Step 7c – Pour the Slab

Step 7c – Pour the Slab

One thing I realized I forgot to document was that I placed a cardboard box around the DWV pipe for the downstairs tub and filled it with gravel.  This will allow me to easily break the thin layer of concrete over the box and pull out all the gravel, leaving a nice area around the pipe giving me plenty of room to work when I hook it up to the tub.  With that final step complete I was ready to pour the slab.

A freshly poured slab is an incredibly beautiful thing.  When it first comes out of a truck it looks like a messy slop of oatmeal with blueberries in it (the blueberries being the gravel).  A long, straight 2×4 is used as a “screed” and run back and forth to level the slop.

After about 20-30 minutes, the slop has started to gel a bit, and the gravel sinks down just a little.  At this time, a long pole with a metal “float” attached is run across the concrete.  The float pushes the gravel further down and brings this very creamy part of the concrete up to the top.  It is this stage where the concrete really starts to take on a new personality, like an awkward teenager emerging from acne-filled puberty.

Another 30-45 minutes go by, and the concrete really starts to harden, but when you run a float over the top you can still get a tiny layer of cream to appear.  You continue working this cream back and forth over the top, smoothing and smoothing, until it too begins to harden.  At this time, a strong force over a small area of concrete will create an indentation, but by kneeling on pieces of plywood, the force is applied over a larger surface area and the concrete doesn’t move.  Using these “kneeboards”, you can get over to the center of the slab and work that as well.
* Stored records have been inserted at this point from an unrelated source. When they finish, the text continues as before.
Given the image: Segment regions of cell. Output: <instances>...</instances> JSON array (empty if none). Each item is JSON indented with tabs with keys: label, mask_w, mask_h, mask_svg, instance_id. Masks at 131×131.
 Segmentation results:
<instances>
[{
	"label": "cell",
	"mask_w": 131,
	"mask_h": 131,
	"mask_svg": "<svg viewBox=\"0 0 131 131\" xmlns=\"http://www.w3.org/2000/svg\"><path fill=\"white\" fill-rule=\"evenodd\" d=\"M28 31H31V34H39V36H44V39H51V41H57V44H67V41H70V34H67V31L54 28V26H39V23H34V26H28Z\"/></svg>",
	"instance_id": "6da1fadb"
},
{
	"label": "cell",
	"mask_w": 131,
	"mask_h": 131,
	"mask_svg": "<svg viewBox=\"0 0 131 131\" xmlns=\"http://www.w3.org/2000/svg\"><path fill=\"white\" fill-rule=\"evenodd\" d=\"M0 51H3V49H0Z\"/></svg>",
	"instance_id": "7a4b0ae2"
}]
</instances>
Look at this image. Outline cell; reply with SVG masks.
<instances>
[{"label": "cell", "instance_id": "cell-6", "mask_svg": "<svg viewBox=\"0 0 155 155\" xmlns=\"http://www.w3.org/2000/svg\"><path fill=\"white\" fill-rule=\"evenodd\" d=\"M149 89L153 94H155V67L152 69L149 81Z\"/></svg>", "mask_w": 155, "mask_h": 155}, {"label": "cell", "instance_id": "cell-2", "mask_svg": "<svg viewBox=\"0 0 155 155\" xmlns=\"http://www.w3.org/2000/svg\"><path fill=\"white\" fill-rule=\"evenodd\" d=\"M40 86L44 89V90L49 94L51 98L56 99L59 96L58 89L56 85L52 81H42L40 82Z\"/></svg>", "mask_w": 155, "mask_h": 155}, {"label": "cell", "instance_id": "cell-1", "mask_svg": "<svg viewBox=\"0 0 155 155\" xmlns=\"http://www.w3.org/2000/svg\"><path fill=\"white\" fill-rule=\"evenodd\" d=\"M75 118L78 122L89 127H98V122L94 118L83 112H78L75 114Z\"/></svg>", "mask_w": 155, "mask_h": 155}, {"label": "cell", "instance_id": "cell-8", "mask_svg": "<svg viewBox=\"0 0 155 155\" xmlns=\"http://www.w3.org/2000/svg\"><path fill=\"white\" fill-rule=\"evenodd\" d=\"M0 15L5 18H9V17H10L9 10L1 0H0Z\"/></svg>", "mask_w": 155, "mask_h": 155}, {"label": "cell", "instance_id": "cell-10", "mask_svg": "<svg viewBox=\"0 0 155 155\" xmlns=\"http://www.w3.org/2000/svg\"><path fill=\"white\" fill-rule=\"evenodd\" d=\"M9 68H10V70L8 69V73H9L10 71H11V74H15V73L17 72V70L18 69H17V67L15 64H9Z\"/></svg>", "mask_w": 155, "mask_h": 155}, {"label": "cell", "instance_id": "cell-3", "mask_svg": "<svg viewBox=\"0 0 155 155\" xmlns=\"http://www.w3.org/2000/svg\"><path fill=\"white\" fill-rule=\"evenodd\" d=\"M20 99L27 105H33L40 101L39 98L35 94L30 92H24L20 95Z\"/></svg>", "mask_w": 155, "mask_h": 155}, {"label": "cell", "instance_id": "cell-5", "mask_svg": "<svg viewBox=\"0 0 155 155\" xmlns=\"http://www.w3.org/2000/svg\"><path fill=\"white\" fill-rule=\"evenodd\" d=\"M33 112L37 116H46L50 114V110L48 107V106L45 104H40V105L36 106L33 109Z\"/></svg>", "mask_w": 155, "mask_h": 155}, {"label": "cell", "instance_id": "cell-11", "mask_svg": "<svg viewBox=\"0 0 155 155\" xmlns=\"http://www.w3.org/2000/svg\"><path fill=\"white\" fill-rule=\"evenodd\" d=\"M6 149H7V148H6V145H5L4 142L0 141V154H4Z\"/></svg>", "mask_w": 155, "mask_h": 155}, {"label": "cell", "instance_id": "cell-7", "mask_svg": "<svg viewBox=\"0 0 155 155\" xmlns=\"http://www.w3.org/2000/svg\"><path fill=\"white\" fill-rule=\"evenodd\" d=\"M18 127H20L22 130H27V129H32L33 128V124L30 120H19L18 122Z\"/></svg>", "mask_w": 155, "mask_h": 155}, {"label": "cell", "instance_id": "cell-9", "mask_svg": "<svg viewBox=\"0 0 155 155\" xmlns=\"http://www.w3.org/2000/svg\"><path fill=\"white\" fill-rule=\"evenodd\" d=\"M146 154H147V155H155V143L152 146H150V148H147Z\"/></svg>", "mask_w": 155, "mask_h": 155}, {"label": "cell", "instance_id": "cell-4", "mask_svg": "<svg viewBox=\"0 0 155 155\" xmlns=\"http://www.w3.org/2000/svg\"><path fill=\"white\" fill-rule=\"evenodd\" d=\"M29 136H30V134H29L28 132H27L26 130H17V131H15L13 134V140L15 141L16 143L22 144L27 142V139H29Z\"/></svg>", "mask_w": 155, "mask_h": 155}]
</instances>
Raphael working the bull float

I must admit that I had another learning experience during this pour as well.  Although I was certain I ordered the same amount of extra concrete as the last pour, in which we had quite a bit leftover at the end, we ended up running out of concrete with a tiny corner of the slab left.  I made a quick trip to the hardware store and we dropped 13 bags of concrete in, mixed it with water, and finished the job.  When it was all said and done, you can’t tell the difference, and hopefully there will be no negative side effects down the road.

After the concrete hardened, I went out and sprayed it down with a fine mist every 15 minutes or so.  While excess water added to the concrete before it has set will reduce the strength, when it is added after setting it slows the curing process and will prevent the cracking that can occur when the concrete sets too quickly.

2 Comments on “Step 7c – Pour the Slab

  1. I am very interested about your comments about misting the slab. How do you know when it is hard enough to start misting it? You mist it every 15 minutes for how long? 3 days?

    • I’d call it soaking more than misting. Just be careful not to spray it with force. You want to keep the slab as evenly moist as possible without applying pressure to it. As far as timing goes I would say 3 or 4 hours after floating the slab should be sufficient to start “wet curing”. Ideally you wet cure for 7 days, but you can attain 80% of the results of a 7 day wet cure by just wet curing for 3 days. Just don’t wait for the end of those 3 days to remove your forms. Take those out after 24 hours or they’ll be very difficult to remove.